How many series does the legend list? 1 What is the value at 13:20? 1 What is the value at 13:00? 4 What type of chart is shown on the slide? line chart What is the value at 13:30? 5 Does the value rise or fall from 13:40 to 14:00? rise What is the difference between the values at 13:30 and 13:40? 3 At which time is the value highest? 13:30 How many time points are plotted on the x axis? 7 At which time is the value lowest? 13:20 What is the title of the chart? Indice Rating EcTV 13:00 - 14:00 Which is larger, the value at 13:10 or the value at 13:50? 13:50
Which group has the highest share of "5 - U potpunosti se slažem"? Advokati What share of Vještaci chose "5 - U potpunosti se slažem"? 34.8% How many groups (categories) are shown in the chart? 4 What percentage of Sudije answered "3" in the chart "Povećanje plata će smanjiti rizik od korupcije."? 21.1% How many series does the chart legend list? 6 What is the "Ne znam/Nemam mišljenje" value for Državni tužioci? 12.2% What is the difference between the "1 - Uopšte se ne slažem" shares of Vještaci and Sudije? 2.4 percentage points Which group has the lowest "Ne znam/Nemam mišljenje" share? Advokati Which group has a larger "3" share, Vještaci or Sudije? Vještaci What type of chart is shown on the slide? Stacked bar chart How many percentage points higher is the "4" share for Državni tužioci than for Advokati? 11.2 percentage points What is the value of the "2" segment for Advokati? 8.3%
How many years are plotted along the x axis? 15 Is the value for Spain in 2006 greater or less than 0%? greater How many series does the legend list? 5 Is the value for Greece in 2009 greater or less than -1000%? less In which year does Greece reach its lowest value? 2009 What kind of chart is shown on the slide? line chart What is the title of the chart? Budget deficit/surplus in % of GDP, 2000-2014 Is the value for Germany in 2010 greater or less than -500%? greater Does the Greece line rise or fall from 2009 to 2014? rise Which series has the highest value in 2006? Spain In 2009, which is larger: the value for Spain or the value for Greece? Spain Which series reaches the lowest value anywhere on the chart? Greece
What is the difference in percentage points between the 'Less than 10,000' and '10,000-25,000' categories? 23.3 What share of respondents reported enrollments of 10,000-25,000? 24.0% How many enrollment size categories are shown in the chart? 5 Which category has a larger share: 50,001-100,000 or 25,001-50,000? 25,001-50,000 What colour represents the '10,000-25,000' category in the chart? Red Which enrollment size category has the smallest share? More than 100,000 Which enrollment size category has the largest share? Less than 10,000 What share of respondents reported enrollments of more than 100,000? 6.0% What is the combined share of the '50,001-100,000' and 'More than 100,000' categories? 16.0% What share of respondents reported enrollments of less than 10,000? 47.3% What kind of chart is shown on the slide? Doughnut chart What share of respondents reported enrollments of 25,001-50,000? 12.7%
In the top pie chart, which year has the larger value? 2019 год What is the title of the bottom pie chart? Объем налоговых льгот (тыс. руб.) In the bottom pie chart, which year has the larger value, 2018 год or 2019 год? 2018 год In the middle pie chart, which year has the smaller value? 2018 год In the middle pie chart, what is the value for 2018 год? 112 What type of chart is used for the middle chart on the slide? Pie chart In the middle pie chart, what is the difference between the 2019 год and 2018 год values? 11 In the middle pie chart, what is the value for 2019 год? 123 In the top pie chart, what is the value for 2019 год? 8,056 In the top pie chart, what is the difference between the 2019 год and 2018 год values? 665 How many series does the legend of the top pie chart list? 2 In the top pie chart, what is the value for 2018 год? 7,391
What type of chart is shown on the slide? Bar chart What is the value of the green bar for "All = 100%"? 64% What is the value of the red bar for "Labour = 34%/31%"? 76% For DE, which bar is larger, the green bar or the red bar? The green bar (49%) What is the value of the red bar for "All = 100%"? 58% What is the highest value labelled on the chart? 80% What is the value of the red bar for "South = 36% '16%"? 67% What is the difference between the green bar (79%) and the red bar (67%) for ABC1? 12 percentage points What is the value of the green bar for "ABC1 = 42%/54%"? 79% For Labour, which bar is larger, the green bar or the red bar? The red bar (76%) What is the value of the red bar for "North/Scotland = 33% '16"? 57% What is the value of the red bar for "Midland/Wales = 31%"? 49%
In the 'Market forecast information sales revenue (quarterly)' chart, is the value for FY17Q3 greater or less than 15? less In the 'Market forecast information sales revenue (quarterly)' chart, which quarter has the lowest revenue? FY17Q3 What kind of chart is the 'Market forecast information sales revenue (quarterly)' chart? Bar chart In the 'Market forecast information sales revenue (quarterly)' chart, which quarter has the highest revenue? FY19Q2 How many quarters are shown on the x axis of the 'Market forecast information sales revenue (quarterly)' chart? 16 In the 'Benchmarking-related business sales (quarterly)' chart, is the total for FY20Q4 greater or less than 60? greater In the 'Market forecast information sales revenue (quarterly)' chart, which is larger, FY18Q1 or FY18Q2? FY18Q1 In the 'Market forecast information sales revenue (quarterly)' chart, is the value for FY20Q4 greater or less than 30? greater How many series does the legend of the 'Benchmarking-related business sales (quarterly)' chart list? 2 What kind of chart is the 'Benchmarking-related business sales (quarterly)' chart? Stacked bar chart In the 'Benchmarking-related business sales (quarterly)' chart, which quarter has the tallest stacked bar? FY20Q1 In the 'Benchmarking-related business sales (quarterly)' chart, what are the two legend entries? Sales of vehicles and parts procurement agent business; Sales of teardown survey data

----------------------------------------

== WORK INSTRUCTIONS ==
Copy out all of the records above word for word, keeping every line as it appears.

== TASK ANSWER ==
How many series does the legend list? 1 What is the value at 13:20? 1 What is the value at 13:00? 4 What type of chart is shown on the slide? line chart What is the value at 13:30? 5 Does the value rise or fall from 13:40 to 14:00? rise What is the difference between the values at 13:30 and 13:40? 3 At which time is the value highest? 13:30 How many time points are plotted on the x axis? 7 At which time is the value lowest? 13:20 What is the title of the chart? Indice Rating EcTV 13:00 - 14:00 Which is larger, the value at 13:10 or the value at 13:50? 13:50
Which group has the highest share of "5 - U potpunosti se slažem"? Advokati What share of Vještaci chose "5 - U potpunosti se slažem"? 34.8% How many groups (categories) are shown in the chart? 4 What percentage of Sudije answered "3" in the chart "Povećanje plata će smanjiti rizik od korupcije."? 21.1% How many series does the chart legend list? 6 What is the "Ne znam/Nemam mišljenje" value for Državni tužioci? 12.2% What is the difference between the "1 - Uopšte se ne slažem" shares of Vještaci and Sudije? 2.4 percentage points Which group has the lowest "Ne znam/Nemam mišljenje" share? Advokati Which group has a larger "3" share, Vještaci or Sudije? Vještaci What type of chart is shown on the slide? Stacked bar chart How many percentage points higher is the "4" share for Državni tužioci than for Advokati? 11.2 percentage points What is the value of the "2" segment for Advokati? 8.3%
How many years are plotted along the x axis? 15 Is the value for Spain in 2006 greater or less than 0%? greater How many series does the legend list? 5 Is the value for Greece in 2009 greater or less than -1000%? less In which year does Greece reach its lowest value? 2009 What kind of chart is shown on the slide? line chart What is the title of the chart? Budget deficit/surplus in % of GDP, 2000-2014 Is the value for Germany in 2010 greater or less than -500%? greater Does the Greece line rise or fall from 2009 to 2014? rise Which series has the highest value in 2006? Spain In 2009, which is larger: the value for Spain or the value for Greece? Spain Which series reaches the lowest value anywhere on the chart? Greece
What is the difference in percentage points between the 'Less than 10,000' and '10,000-25,000' categories? 23.3 What share of respondents reported enrollments of 10,000-25,000? 24.0% How many enrollment size categories are shown in the chart? 5 Which category has a larger share: 50,001-100,000 or 25,001-50,000? 25,001-50,000 What colour represents the '10,000-25,000' category in the chart? Red Which enrollment size category has the smallest share? More than 100,000 Which enrollment size category has the largest share? Less than 10,000 What share of respondents reported enrollments of more than 100,000? 6.0% What is the combined share of the '50,001-100,000' and 'More than 100,000' categories? 16.0% What share of respondents reported enrollments of less than 10,000? 47.3% What kind of chart is shown on the slide? Doughnut chart What share of respondents reported enrollments of 25,001-50,000? 12.7%
In the top pie chart, which year has the larger value? 2019 год What is the title of the bottom pie chart? Объем налоговых льгот (тыс. руб.) In the bottom pie chart, which year has the larger value, 2018 год or 2019 год? 2018 год In the middle pie chart, which year has the smaller value? 2018 год In the middle pie chart, what is the value for 2018 год? 112 What type of chart is used for the middle chart on the slide? Pie chart In the middle pie chart, what is the difference between the 2019 год and 2018 год values? 11 In the middle pie chart, what is the value for 2019 год? 123 In the top pie chart, what is the value for 2019 год? 8,056 In the top pie chart, what is the difference between the 2019 год and 2018 год values? 665 How many series does the legend of the top pie chart list? 2 In the top pie chart, what is the value for 2018 год? 7,391
What type of chart is shown on the slide? Bar chart What is the value of the green bar for "All = 100%"? 64% What is the value of the red bar for "Labour = 34%/31%"? 76% For DE, which bar is larger, the green bar or the red bar? The green bar (49%) What is the value of the red bar for "All = 100%"? 58% What is the highest value labelled on the chart? 80% What is the value of the red bar for "South = 36% '16%"? 67% What is the difference between the green bar (79%) and the red bar (67%) for ABC1? 12 percentage points What is the value of the green bar for "ABC1 = 42%/54%"? 79% For Labour, which bar is larger, the green bar or the red bar? The red bar (76%) What is the value of the red bar for "North/Scotland = 33% '16"? 57% What is the value of the red bar for "Midland/Wales = 31%"? 49%
In the 'Market forecast information sales revenue (quarterly)' chart, is the value for FY17Q3 greater or less than 15? less In the 'Market forecast information sales revenue (quarterly)' chart, which quarter has the lowest revenue? FY17Q3 What kind of chart is the 'Market forecast information sales revenue (quarterly)' chart? Bar chart In the 'Market forecast information sales revenue (quarterly)' chart, which quarter has the highest revenue? FY19Q2 How many quarters are shown on the x axis of the 'Market forecast information sales revenue (quarterly)' chart? 16 In the 'Benchmarking-related business sales (quarterly)' chart, is the total for FY20Q4 greater or less than 60? greater In the 'Market forecast information sales revenue (quarterly)' chart, which is larger, FY18Q1 or FY18Q2? FY18Q1 In the 'Market forecast information sales revenue (quarterly)' chart, is the value for FY20Q4 greater or less than 30? greater How many series does the legend of the 'Benchmarking-related business sales (quarterly)' chart list? 2 What kind of chart is the 'Benchmarking-related business sales (quarterly)' chart? Stacked bar chart In the 'Benchmarking-related business sales (quarterly)' chart, which quarter has the tallest stacked bar? FY20Q1 In the 'Benchmarking-related business sales (quarterly)' chart, what are the two legend entries? Sales of vehicles and parts procurement agent business; Sales of teardown survey data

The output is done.